- Exercise prompt
Please condense the paragraph in the 2008 World Junior A Challenge article that begins "Only three exhibition games" into a short bulleted list that keeps each game's teams and score.

- Text excerpt

—————

2008 World Junior A Challenge

Tournament details
- Host country: Canada
- Venue(s): Edgeworth Centre in Camrose, Alberta
- Dates: November 1, 2008 – November 7, 2008
- Teams: 6

Final positions
- Champions: United States (1st title)
- Runners-up: Canada West
- Third place: Canada East
- Fourth place: Belarus

Tournament statistics
- Games played: 13
- Scoring leader(s): Mike Cichy (10 pts.)

Awards
- MVP: Mike Cichy

= 2008 World Junior A Challenge =

The 2008 World Junior A Challenge was an international Junior "A" ice hockey tournament hosted by Hockey Canada. The 2008 World Junior A Challenge was hosted by the Canadian City of Camrose, Alberta from November 1 to November 9, 2008 at the Edgeworth Centre. The opening ceremony included a performance from Tom Cochrane.

==Teams==
Same as the 2007 World Junior A Challenge, the 2008 edition will include Belarus, Canada East and West, Germany, Russia, and the United States. Slovakia, again, is not competing and has not since the 2006 World Junior A Challenge.

==Summary==

===Exhibition===
Only three exhibition games were scheduled for prior to the 2008 WJAC tournament. On October 29, Canada West challenged the varsity team from Augustana University College. The West defeated Augustana 9-2. The same night, Canada East played the varsity team from Portage College. The East was victorious, taking the game 7-1. Two nights later, Canada East and Canada West met in Camrose for an exhibition rematch of the 2006 and 2007 tournament finals. The East took the game 4-2.

===Round Robin===
On November 2, the tournament kicked off with the opening game between Belarus and defending 2-time champion Canada West. The West went up early 2-0 only to have Belarus take one back late in the first frame. The West entered the second period with a 2-1 lead only to give up costly goals 13 seconds and 28 seconds into the frame—leading to a Belorussian 3-2 lead. Around two minutes later the Canadians came back to tie the game at 3's. There was no scoring during the rest of regulation. Overtime was uneventful, so the game went to a shootout. Belarus' Bialinski stopped all three penalty shots, while Canada's Bodnarchuk let in his first, shot by Yauheni Salamonau, and stopped his second. The result was a 4-3 upset victory for a Belorussian squad that had only won once in its last 8 WJAC games.

The early game on November 3 was between the Germans and Canada East. After giving up a goal 49 seconds into the game to Germany, the East team scored 3 goals in the first period and never looked back in a 6-3 victory. The Germans looked solid in the game despite only having won a single WJAC game in eight tried entering the game. In the late game, the Russians faced Belarus. Riding the momentum of 4 early goals in the first and second, the Russians cruised to their first win of the tournament, 10-4. The loss was on the heals of a Belorussian upset of the two-time defending champion Canada West and gives the West a chance at first with a big enough win over the Russians in their final game of the round robin.

—————

- Supplied material
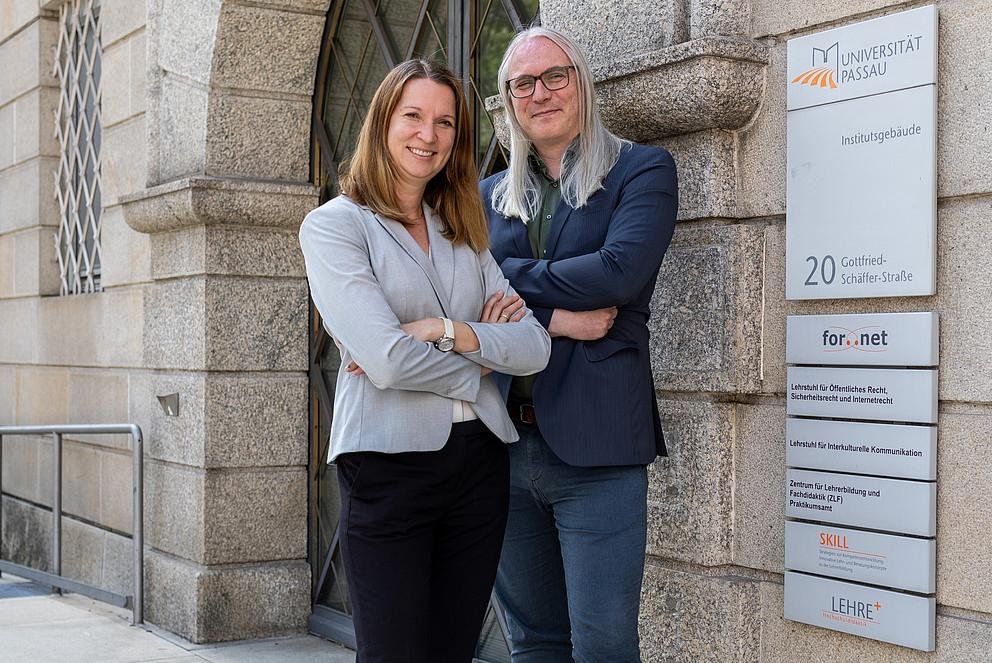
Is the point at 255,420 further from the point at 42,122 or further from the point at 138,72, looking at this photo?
the point at 42,122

—————

- Full answer
- Three exhibition games were scheduled before the 2008 WJAC tournament.
- October 29: Canada West beat the Augustana University College varsity team 9-2.
- Same night: Canada East beat the Portage College varsity team 7-1.
- Two nights later, in Camrose: Canada East beat Canada West 4-2 in a rematch of the 2006 and 2007 tournament finals.